Result obtained by connectivity analysis method need to be correlated with level of

urbanization. Therefore, the results of connectivity analysis pertaining to each node were

correlated with the correspondent level of urban economic activity values of the node. Level

of urbanizing measured under the assumption that the level of urbanizing is indicated by the

amount of existing urban activities. Because if there is a potential, then investors will be

invested harnessing the existing potential. Therefore 72 activity types were selected related to

urban economic activities (Appendix-5). In the next step data pertaining to each node (node

and vicinity) have been collected according to those activities through a field observation.

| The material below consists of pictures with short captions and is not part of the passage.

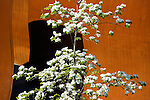 "Seen against the massive, rusty-orange, almost industrial background of Richard Serra's, ""Wake, 2004"", this native dogwood bedecked with graceful, arching, flowering branches epitomizes the meeting of art and nature that was the goal of Charles Anderson and his team.   SAM's Olympic Sculpture Park, Seattle, WA."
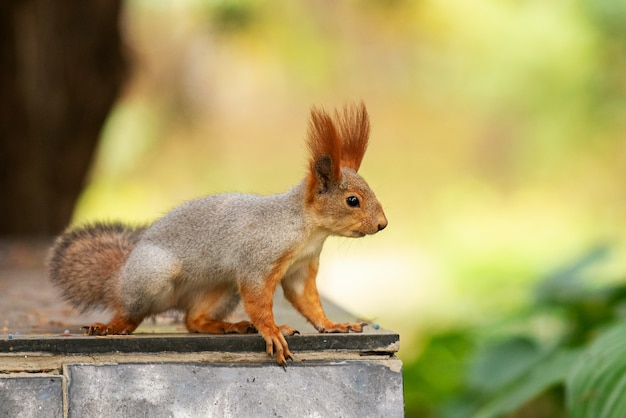 Czerwona wiewiórka siedzi na podajniku w parku.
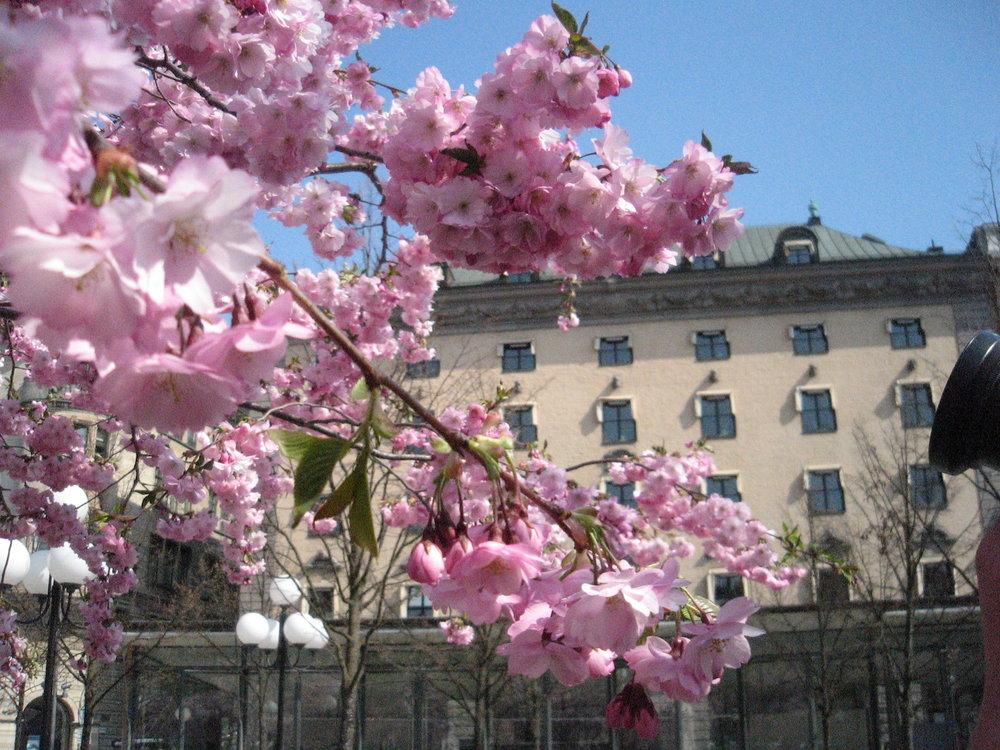 Kungsträdgården in Stockholm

Since there were 72 activity types it was necessary to classify them into few categories for the

convenience of analysis. The attributes were broadly divided into two categories as goods

and services. Since there was a range of goods, they were further refined into five sub

categories according to the type. Similarly activity types were categorized into six as

convenience goods, services goods, shopping goods, luxury goods, entertainment goods and

services. Level of urbanization could be measured by the number of urban economic

activities as well as the scale of them. The scale of activities is changing from one location to

another depending on the functional magnitude. For the purpose of analysis, selected activity

types were classified according to the scale of location which supports to produce or sustain

the particular level of activity. This was a relative assessment among each activity types of

consecutive scales. Same scale of activities grouped into one cluster. Likewise total activity

types were classified into five scales of centers. Those centers are named for the purpose of

analysis as neighborhood, local centers, town center, urban center and regional center

(Appendix-5). Then weight was assigned for each type of centre to normalize effect of scale

in the assessment as follows (Table-3.3).

Numerical value of each activity type is multiplied by the corresponding weight and a

weighted value was obtained.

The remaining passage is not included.